The other day when I left our house and climbed aboard my bike to ride to work, I was feeling extremely overwhelmed. Not only did my shoulders feel heavy (a big backpack full of papers and gear didn't help) but my mind was jam-packed with worries, concerns and a general sense of oppressive dread. This is not a good way to start off a new week, I thought to myself.

Leaves in a puddle from fiftyfootshadows.

This is a path I've tread many times prior, so when I start to head down this familiar and troublesome road, I pray. I try to give it all to God and attempt to let go, which for the most part takes care of my stress and anxiety. Unfortunately those duties and responsibilities are always still there, waiting for me, lurking in the shadows. The seemingly endless list of to-do items remains. My mind continues to be occupied even though my heart is much lighter.

That morning, on my way down the hill I thought about how my life some 17 years was so vastly different. There was actually days that I felt bored. Lonely. Empty. Time passed slowly, sometimes achingly slow, but such is the life of a young single guy with not much going on.

Back then I went to work, rode and raced my bikes, snowboarded and skied with friends, bought groceries, socialized and generally did whatever I wanted. Before I met Sharla I was really starting to get bored of this, my lifestyle. Surely there had to be more to my time on this earth than simply meeting my own needs and occasionally, those of others.

That all changed when we got married. I suddenly had another person to look after, care for and love, which was and is still an incredible gift.
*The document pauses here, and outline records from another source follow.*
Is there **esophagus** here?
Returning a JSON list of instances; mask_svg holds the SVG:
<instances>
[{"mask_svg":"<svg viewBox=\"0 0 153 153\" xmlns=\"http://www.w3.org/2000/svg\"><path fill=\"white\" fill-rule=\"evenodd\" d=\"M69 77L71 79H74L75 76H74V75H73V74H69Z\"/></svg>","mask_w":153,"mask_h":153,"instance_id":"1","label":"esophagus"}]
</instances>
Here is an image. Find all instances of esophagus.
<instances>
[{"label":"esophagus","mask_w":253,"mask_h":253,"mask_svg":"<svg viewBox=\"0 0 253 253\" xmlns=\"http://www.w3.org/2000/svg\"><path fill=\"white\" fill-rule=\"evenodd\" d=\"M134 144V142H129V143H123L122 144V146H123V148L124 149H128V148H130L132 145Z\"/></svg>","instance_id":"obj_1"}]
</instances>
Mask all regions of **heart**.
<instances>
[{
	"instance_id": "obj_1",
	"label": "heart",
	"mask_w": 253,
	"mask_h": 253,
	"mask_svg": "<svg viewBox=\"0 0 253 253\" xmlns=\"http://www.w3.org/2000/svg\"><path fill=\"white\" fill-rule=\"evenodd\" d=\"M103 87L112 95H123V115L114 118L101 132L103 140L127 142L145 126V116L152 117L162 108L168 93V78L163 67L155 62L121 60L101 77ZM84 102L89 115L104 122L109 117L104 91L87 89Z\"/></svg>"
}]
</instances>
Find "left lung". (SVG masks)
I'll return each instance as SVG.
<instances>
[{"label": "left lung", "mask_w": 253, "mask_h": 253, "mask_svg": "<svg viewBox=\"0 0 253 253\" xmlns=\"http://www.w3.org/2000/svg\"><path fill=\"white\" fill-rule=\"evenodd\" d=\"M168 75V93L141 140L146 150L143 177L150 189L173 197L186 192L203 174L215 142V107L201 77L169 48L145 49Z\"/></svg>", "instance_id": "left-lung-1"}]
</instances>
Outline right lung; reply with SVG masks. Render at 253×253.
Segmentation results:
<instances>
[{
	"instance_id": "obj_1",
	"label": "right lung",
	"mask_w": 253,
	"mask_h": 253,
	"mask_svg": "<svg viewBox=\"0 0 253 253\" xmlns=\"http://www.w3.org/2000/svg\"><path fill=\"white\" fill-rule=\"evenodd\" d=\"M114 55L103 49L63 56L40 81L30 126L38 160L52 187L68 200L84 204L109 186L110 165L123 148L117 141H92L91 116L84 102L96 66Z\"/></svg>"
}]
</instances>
We then bought a house, had our first child and soon after, our second child. I started my own business. We bought a trailer, then a truck, then a van. The business was doing well so I hired a friend to work with me. Several years passed and our family was blessed with our third child. Life felt, full.

Our house then started needing repairs, so we either hired someone else or did them ourselves. Our kids were growing up and getting involved with after-school activities that were both time-consuming and expensive. We were (and are) always driving them in every direction.I began coaching our older son's soccer team throughout the year, starting in October and ending in April, then picking up again in May and running all the way to September. Our daughter is in dance every day of the work week from September to May. Our youngest just started kindergarten and also dances, but just one day per week.

Then pile on top of this, taxes, family events, investments, debt, vacations (well, paying for a family of five's vacation; the actual vacationing part is freeing), vehicle repairs, kids' homework and grades, their illnesses, injuries and them simply growing up and encountering the world. Last but not least, closing down a business and having to deal with all of the financial and contractual obligations that surrounds such an experience.

Wow, man. Just reading back through those last four paragraphs makes me realize how much I really do have on my shoulders. This is not imagined stress: it's very, very real. This is my life and there's really no end to the responsibilities in sight. I just have to figure out a way to survive and do whatever it takes to make it through while at the same time, learn to just enjoy the journey.

Life is not a dress rehearsel, as it's said, so I best buck up, count my blessings, carry what load I can and simply carry on, one step and one day at a time.